Negative cycles in directed graphs

Question 1

2 cases:

If the graph has negative cycles: then the shortest path solution is undefined, because you can make a path of infinitely negative weight by reaching the negative cycle and traversing it an infinite number of times.
If the graph does not have negative cycles: then every cycle has non-negative weight. Then if any shortest path solution exists, there must exist some shortest path solution that does not contain a cycle. Suppose a shortest path solution S exists with a cycle C. We know that in this case C has non-negative weight.
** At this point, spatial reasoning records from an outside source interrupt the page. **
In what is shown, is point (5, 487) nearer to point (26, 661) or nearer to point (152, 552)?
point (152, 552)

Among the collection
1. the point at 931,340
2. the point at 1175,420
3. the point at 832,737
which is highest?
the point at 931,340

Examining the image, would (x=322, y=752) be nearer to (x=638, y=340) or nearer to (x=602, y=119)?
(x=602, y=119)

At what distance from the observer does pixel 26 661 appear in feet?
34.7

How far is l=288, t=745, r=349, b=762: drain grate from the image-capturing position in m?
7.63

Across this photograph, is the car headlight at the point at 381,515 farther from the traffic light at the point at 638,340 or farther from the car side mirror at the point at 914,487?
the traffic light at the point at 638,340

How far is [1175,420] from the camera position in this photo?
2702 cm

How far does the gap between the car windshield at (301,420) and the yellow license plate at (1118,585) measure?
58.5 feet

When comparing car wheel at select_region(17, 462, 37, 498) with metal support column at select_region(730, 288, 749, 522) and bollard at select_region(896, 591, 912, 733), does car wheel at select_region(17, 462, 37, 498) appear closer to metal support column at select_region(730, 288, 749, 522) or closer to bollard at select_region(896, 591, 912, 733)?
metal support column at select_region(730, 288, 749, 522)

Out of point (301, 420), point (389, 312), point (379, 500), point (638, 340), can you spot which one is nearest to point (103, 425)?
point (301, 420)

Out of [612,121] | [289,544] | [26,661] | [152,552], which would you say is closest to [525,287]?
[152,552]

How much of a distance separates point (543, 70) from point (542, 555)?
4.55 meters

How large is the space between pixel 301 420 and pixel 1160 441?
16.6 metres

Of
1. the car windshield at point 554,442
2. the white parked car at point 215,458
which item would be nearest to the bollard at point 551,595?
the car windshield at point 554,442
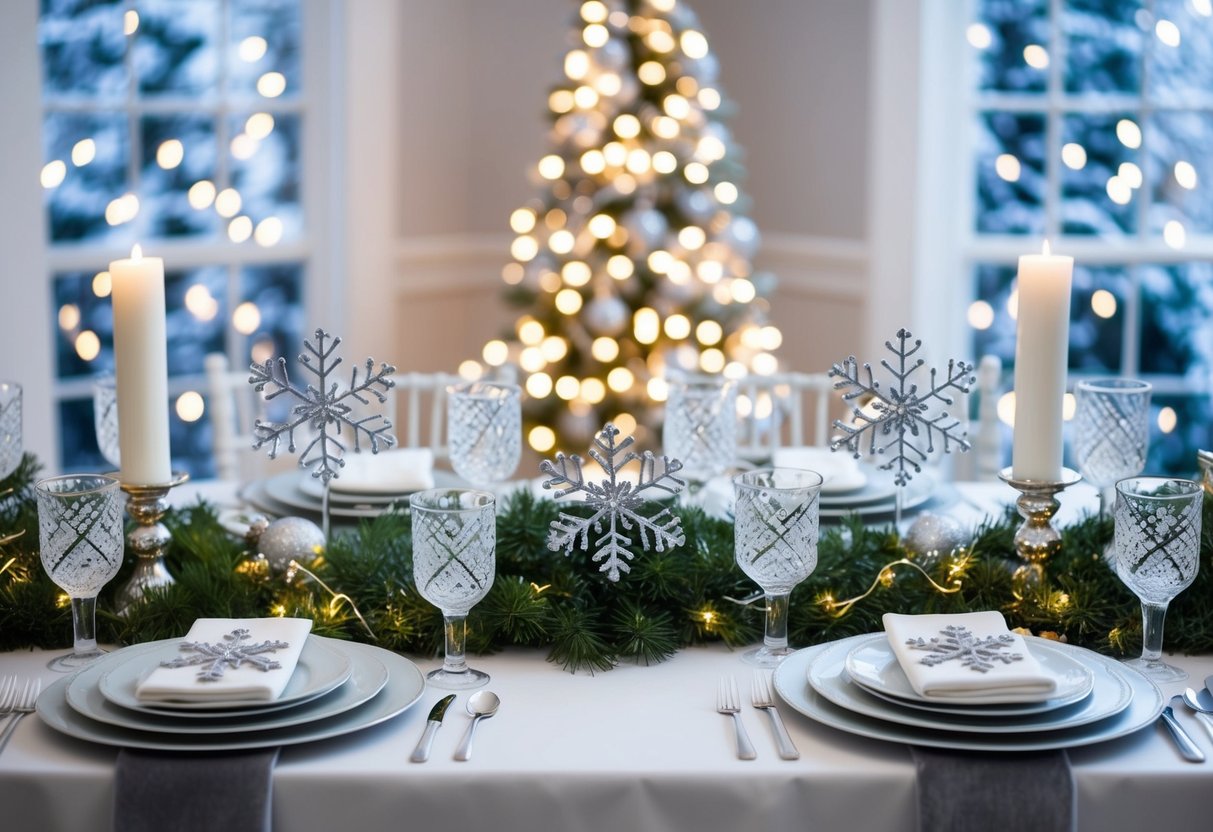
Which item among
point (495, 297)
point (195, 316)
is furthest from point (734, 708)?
point (495, 297)

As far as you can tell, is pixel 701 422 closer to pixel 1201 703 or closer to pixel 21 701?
pixel 1201 703

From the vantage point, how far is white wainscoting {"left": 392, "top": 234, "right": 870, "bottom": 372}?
13.6 ft

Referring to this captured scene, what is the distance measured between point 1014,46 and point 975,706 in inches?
120

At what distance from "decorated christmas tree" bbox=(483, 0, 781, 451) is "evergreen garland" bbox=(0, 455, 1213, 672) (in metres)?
2.03

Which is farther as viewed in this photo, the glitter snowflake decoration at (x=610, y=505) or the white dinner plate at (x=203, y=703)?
the glitter snowflake decoration at (x=610, y=505)

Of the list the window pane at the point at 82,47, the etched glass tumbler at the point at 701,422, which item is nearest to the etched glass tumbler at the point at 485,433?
the etched glass tumbler at the point at 701,422

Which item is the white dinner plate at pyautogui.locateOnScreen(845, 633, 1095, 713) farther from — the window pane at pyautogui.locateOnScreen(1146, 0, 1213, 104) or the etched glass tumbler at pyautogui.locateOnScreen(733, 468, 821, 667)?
the window pane at pyautogui.locateOnScreen(1146, 0, 1213, 104)

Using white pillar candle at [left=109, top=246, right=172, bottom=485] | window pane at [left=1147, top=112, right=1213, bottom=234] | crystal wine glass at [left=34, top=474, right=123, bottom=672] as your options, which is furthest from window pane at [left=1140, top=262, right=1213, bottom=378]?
crystal wine glass at [left=34, top=474, right=123, bottom=672]

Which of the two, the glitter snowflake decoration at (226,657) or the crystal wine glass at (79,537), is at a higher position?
the crystal wine glass at (79,537)

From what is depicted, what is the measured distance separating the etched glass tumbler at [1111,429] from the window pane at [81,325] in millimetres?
2603

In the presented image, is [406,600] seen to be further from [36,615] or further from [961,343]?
[961,343]

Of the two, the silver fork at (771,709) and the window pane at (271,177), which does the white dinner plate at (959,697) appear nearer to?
the silver fork at (771,709)

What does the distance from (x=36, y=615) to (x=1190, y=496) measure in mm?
1209

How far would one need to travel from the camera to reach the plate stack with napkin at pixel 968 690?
1246 mm
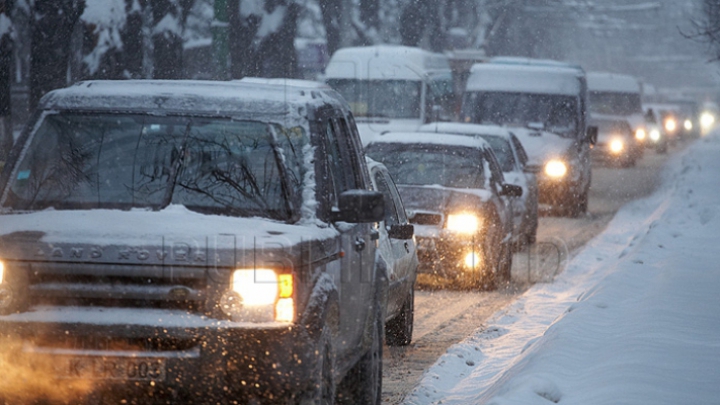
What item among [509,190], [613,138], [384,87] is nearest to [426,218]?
[509,190]

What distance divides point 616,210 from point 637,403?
1820 centimetres

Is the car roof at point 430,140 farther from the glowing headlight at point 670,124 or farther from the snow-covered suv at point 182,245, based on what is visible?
the glowing headlight at point 670,124

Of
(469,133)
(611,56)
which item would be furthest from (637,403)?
(611,56)

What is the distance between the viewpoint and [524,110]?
22594 millimetres

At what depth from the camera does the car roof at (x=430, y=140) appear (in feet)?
44.9

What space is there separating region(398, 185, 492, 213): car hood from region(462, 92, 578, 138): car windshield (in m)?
9.81

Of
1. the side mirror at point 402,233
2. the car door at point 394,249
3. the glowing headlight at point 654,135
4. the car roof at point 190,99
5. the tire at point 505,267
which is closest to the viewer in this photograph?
the car roof at point 190,99

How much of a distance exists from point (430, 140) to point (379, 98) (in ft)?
33.2

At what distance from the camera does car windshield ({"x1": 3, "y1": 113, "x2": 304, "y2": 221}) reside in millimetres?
5801

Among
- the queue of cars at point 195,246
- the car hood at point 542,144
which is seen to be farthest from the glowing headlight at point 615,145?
the queue of cars at point 195,246

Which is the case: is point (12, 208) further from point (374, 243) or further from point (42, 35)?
point (42, 35)

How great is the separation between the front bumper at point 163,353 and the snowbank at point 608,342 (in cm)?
127

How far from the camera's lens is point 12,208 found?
19.3 feet

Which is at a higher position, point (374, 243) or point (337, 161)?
point (337, 161)
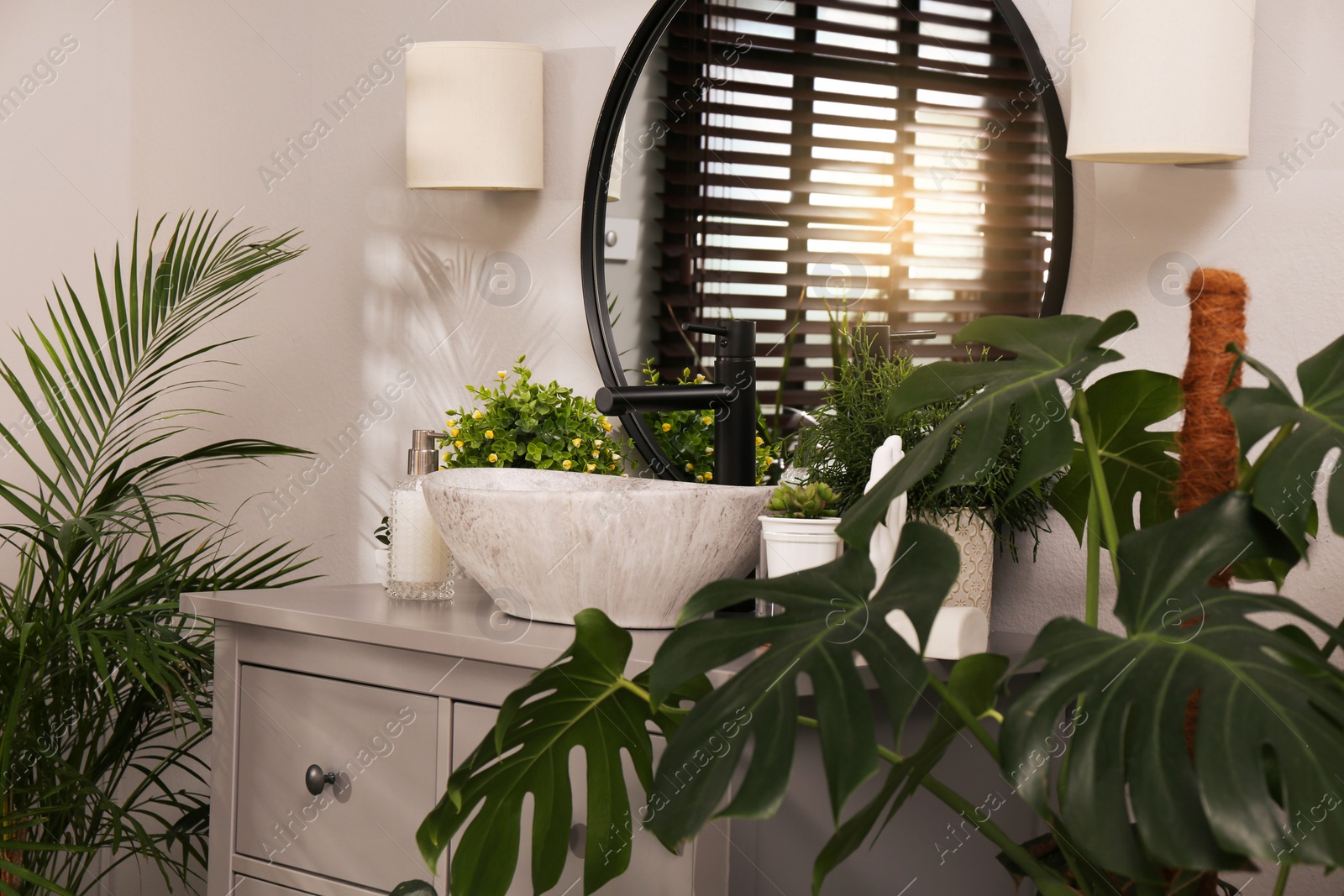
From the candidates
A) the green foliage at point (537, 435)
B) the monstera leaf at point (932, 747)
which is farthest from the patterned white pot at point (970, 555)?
the green foliage at point (537, 435)

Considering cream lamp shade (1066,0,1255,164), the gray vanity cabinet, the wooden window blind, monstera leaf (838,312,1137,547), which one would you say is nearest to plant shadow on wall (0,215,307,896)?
the gray vanity cabinet

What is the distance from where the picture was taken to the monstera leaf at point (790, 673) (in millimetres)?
601

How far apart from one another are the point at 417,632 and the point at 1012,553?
0.61 meters

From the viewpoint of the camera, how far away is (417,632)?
1.13 meters

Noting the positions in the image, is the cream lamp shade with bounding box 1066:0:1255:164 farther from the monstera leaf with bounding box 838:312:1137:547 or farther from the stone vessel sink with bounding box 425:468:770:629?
the stone vessel sink with bounding box 425:468:770:629

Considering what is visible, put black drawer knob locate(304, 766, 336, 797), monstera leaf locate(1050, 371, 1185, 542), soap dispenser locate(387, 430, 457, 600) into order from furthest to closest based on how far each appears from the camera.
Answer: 1. soap dispenser locate(387, 430, 457, 600)
2. black drawer knob locate(304, 766, 336, 797)
3. monstera leaf locate(1050, 371, 1185, 542)

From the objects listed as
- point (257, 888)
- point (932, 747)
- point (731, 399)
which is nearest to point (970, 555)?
point (731, 399)

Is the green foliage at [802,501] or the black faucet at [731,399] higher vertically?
the black faucet at [731,399]

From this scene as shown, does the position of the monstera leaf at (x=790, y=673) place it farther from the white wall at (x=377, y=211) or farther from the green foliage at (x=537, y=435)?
the green foliage at (x=537, y=435)

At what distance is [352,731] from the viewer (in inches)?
47.1

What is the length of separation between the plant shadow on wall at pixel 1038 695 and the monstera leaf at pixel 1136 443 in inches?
4.7

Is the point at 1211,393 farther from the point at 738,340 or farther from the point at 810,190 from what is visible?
the point at 810,190

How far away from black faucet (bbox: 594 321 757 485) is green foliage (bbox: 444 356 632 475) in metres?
0.24

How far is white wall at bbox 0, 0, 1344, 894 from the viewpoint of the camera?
110 centimetres
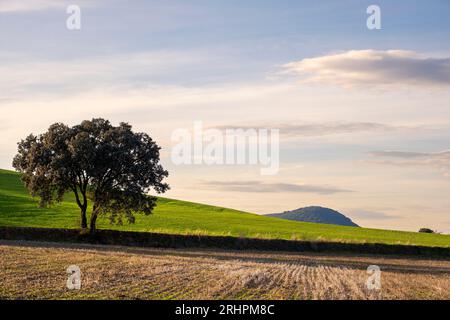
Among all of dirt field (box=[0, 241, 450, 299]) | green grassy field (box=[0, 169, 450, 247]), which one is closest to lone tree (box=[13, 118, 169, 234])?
green grassy field (box=[0, 169, 450, 247])

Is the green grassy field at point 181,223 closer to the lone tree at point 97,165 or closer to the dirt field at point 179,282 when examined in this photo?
the lone tree at point 97,165

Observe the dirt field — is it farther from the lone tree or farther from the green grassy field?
the green grassy field

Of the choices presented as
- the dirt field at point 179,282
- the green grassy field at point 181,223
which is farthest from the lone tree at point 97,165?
the dirt field at point 179,282

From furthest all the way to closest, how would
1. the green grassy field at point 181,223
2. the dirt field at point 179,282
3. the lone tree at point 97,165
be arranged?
the green grassy field at point 181,223 → the lone tree at point 97,165 → the dirt field at point 179,282

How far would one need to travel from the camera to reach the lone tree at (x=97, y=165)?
75.1 metres

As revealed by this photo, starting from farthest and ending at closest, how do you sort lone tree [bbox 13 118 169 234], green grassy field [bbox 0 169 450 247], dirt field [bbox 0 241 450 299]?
green grassy field [bbox 0 169 450 247] → lone tree [bbox 13 118 169 234] → dirt field [bbox 0 241 450 299]

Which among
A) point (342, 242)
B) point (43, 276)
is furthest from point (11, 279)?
point (342, 242)

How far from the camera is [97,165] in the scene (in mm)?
74938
Hence we can remove C from S to get a path of lower or equal weight S'. Keep applying this process to S' until you get an acyclic path P. P has weight no greater than S, so it is a shortest path, and it is acyclic.

Question 2

The video you linked is a bit noisy, but as I understand, the non-negative sum cycles part is a constrain on the graph.

If you have G (digraph) with two vertices and two edges, the shortest path containing a cycle will be (if the two vertex are a, and b and the path is given by the visited vertices)

a-b-a-b

So you can give a shorter version by

a-b

If you have four vertices for example and there is a cycle between the second end the third vertex, on the path, then you can eliminate it from your path, and it will be shorter then you go on the cycle.

So any path has a shorter form if it containing one or more cylces, by it or their elemination.

More generally you can eliminate a cycle by finding the exit vertex of it which have to be presented at least twice on the path, and you should delete the list of vetices between the first and last occurance, and the first or the last occurance of the exit vertex.